In my humblest of humble opinions, the porn is not what's wrong with this commercial. Check it out and then we'll discuss:
First things first: I am not typically a fan of Budweiser commercials (remember those insufferable wassup? ads? Yikes), but I kind of got a kick out of this one, despite its problems. I don't know if I really think that it is an indicator that porn has soaked into the fabric of mainstream culture though, especially since the whole premise of the ad is that buying porn is humiliating. This ad also taps into the idea that most American men buy porn, and therefore can relate to the protagonist in the commercial (but why is he getting it at the convenience store? Go online, dude).
Herein lies one of my problems with this commercial. Whilst it may be somewhat normalizing the consumption of pornography, it is only normalizing it for dudes. Imagine the internet freak-out that would ensue if the porno-purchaser in this ad were a woman (let's hope that said woman would appreciate the free vibrator instead of leaving in on the counter, at least). Guess what, America? Women purchase pornography, and beer! But you'd never see that in a commercial, would you?
Another problem is the racism that is inherent in this ad. That Asian couple is straight out of a Margaret Cho standup routine, but minus any of the necessary contextualization. Why was it necessary to include immigrant stereotypes? Because they run a convenience store? No thanks.
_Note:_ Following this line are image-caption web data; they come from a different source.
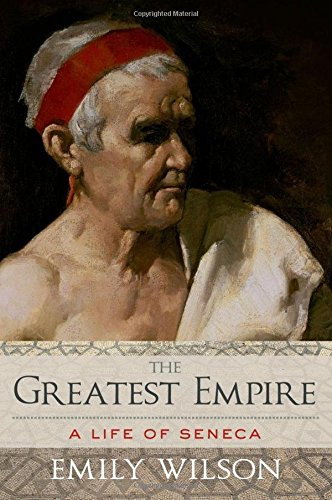 The Greatest Empire: A Life of Seneca: Wilson, Emily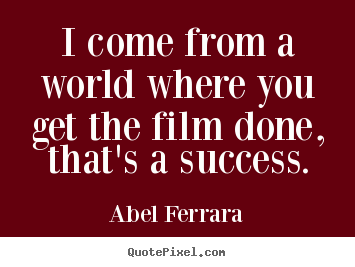Quotes about success - I come from a world where you get the film done, that's a success.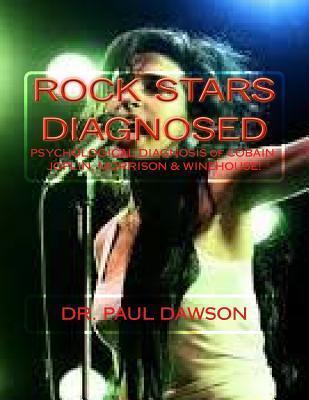Rock Stars Diagnosed: Psychological Diagnosis of Cobain, Joplin, Morrison, Winehouse! Paul  Dawson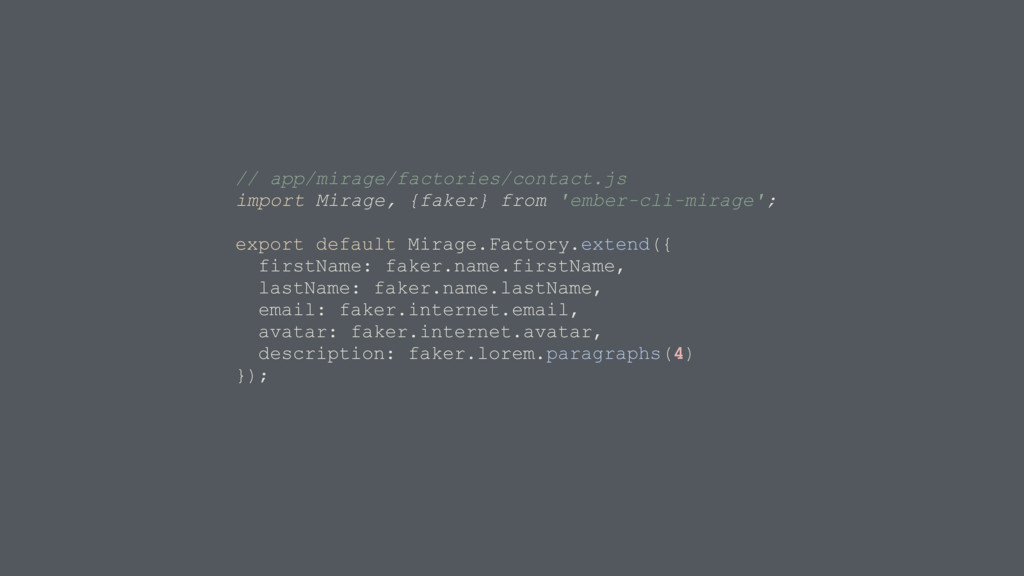 // app/mirage/factories/contact.js import Mirag...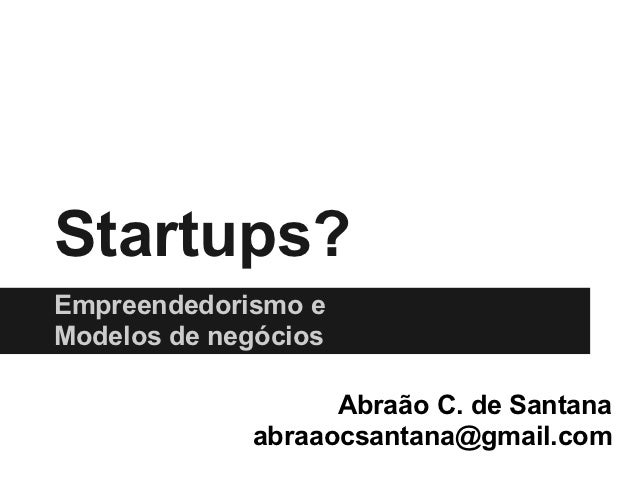 Startups?Empreendedorismo eModelos de negócios                   Abraão C. de Santana             abraaocsantana@gmail.com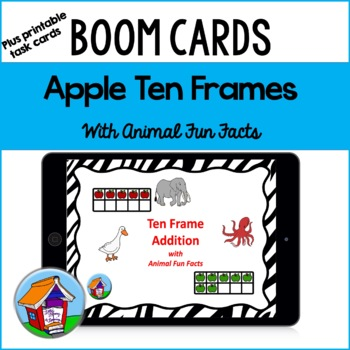Ten Frame Addition Task Cards with Animal Fun Facts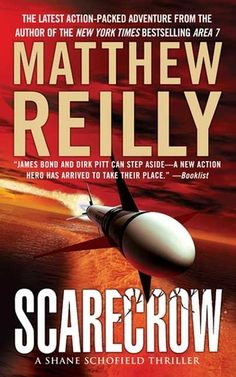 Scarecrow: A Shane Schofield Thriller (Scarecrow Series) by Matthew Reilly 0312937660 9780312937669 Nelson Demille, Race Around The World, Page Turner, Any Book, Pen And Paper, Book Lists, Thriller, Books To Read, Ebooks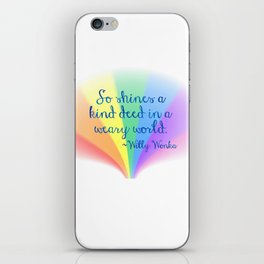 Inspirational Art Willy Wonka Quote and a Rainbow Feather iPhone Skin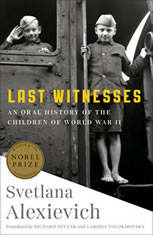 Last Witnesses: An Oral History of the Children of World War II - Audiobook Download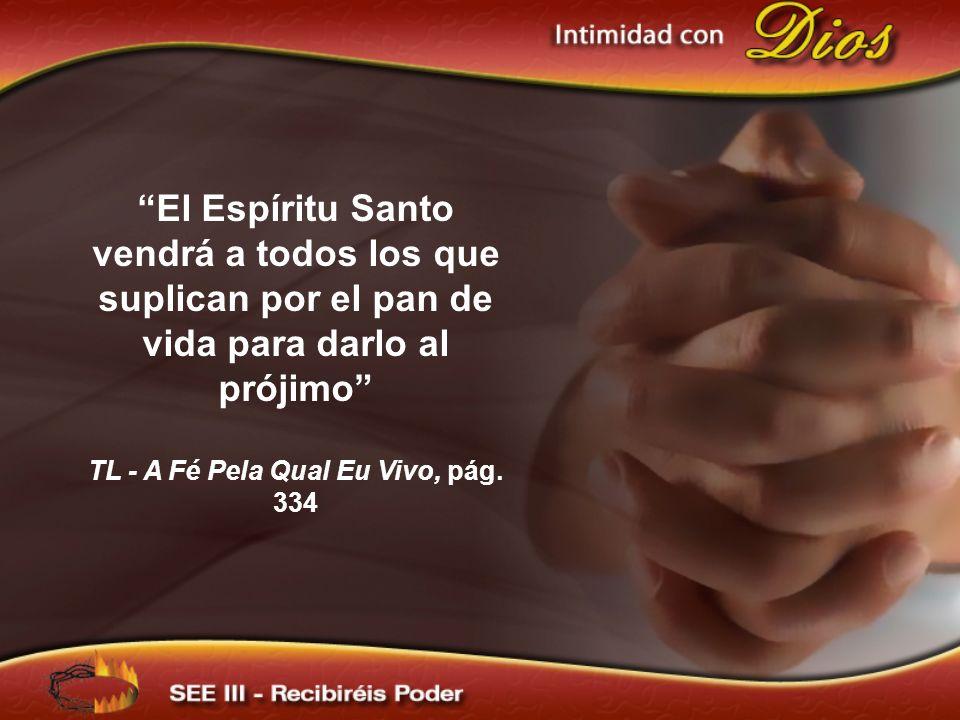 El Espíritu Santo vendrá a todos los que suplican por el pan de vida para darlo al prójimo TL - A Fé Pela Qual Eu Vivo, pág. 334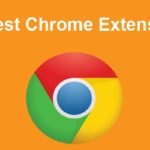 10 best google chrome extensions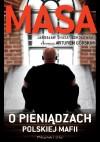 Masa o pieniądzach polskiej mafii - Jarosław Sokołowski, Artur Górski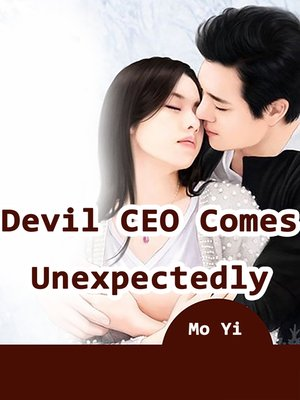 cover image of Devil CEO Comes Unexpectedly, Volume 2
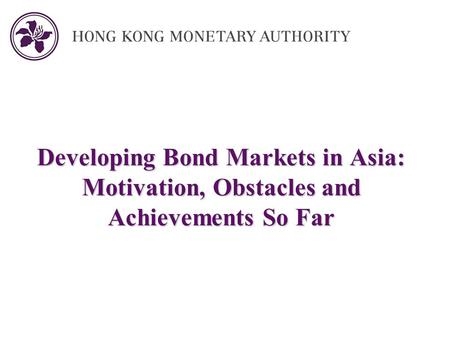Developing Bond Markets in Asia: Motivation, Obstacles and Achievements So Far.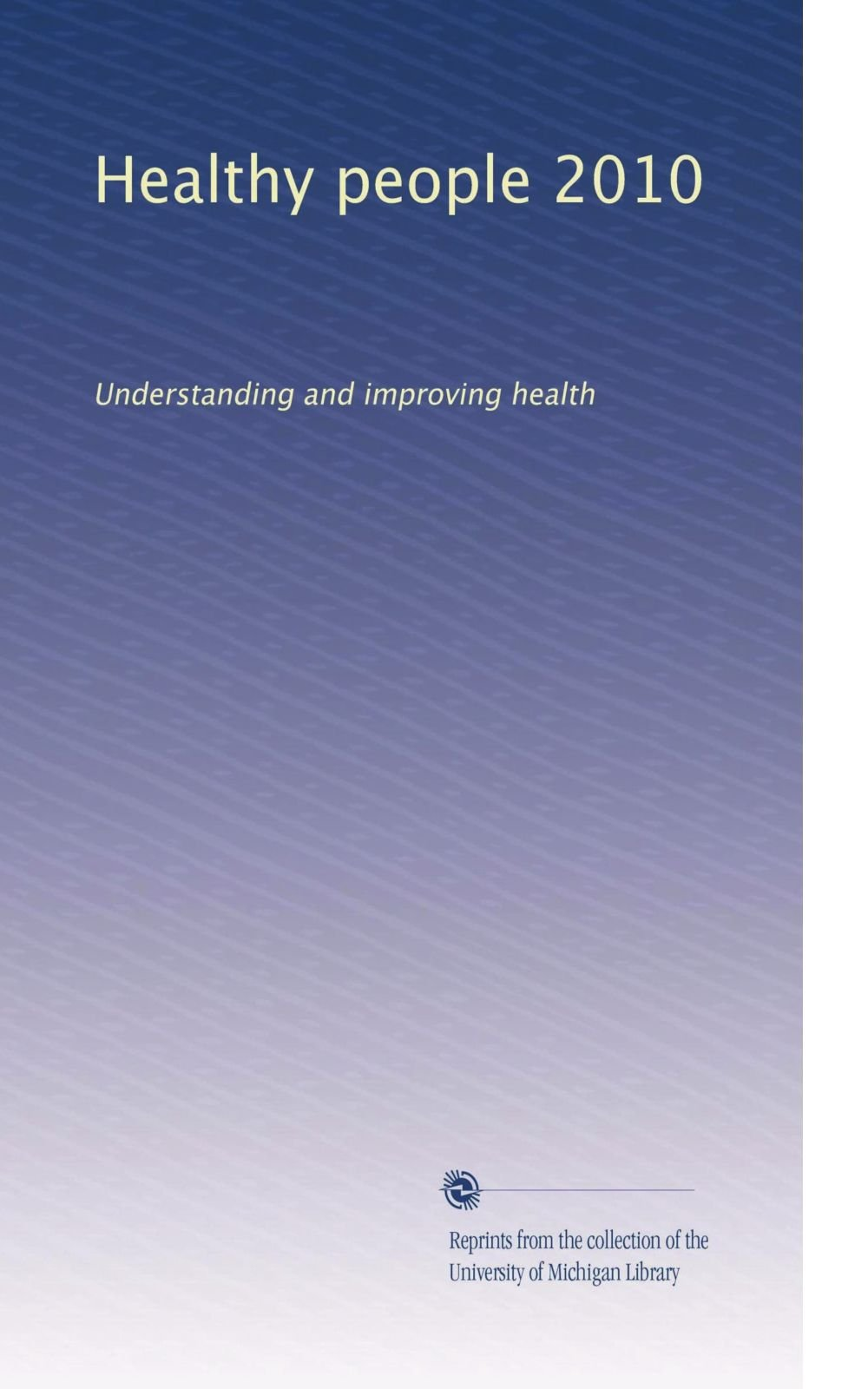 Download Healthy people 2010: Understanding and improving health pdf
I would be remiss if I did not also acknowledge the fact that this ad is biting a scene from both Woody Allen's Bananas and from Little Miss Sunshine. Videogum goes into more detail here. Also, we should keep in mind that this ad is online-only, and that you are supposed to be 21 to watch it (although now it's on YouTube, so I am sure tweens somewhere are streaming it on repeat).
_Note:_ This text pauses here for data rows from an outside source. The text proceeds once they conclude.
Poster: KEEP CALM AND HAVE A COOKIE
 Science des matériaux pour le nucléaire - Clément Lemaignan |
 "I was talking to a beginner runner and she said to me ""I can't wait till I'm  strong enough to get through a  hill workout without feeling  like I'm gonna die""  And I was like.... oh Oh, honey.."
That being said, another issue addressed in the Time piece:
"Apparently, Anheuser-Busch has decided to associate itself and its brand with something that destroys family and degrades women," says Cathy Rose, a senior fellow at the Family Research Council, a conservative Christian think tank and lobbying group. "I think it's a questionable approach at the very least." She cites Focus on the Family studies that have found that 43% of families say pornography is a problem in their home. And while she acknowledges that the spot has some fun at the porn-consumer's expense (the last joke in the ad is about the porn-buyer's mom finding out what he's purchasing), she says that "many of these people's experiences with pornography is not funny. Some of their families have been devastated by it."
I am not one to side with Focus on the Family, but I do understand that lots of porn is degrading to women and that normalizing it (and making it funny) in a beer commercial might not be our most progressive move as a society, even if the ad is online. Beer commercials are also often degrading to women and it would be nice to see those change for the better as well. Of course I don't expect Budweiser to run an ad that features feminist pornography being purchased by lesbians or something, but wouldn't it be nice if they did?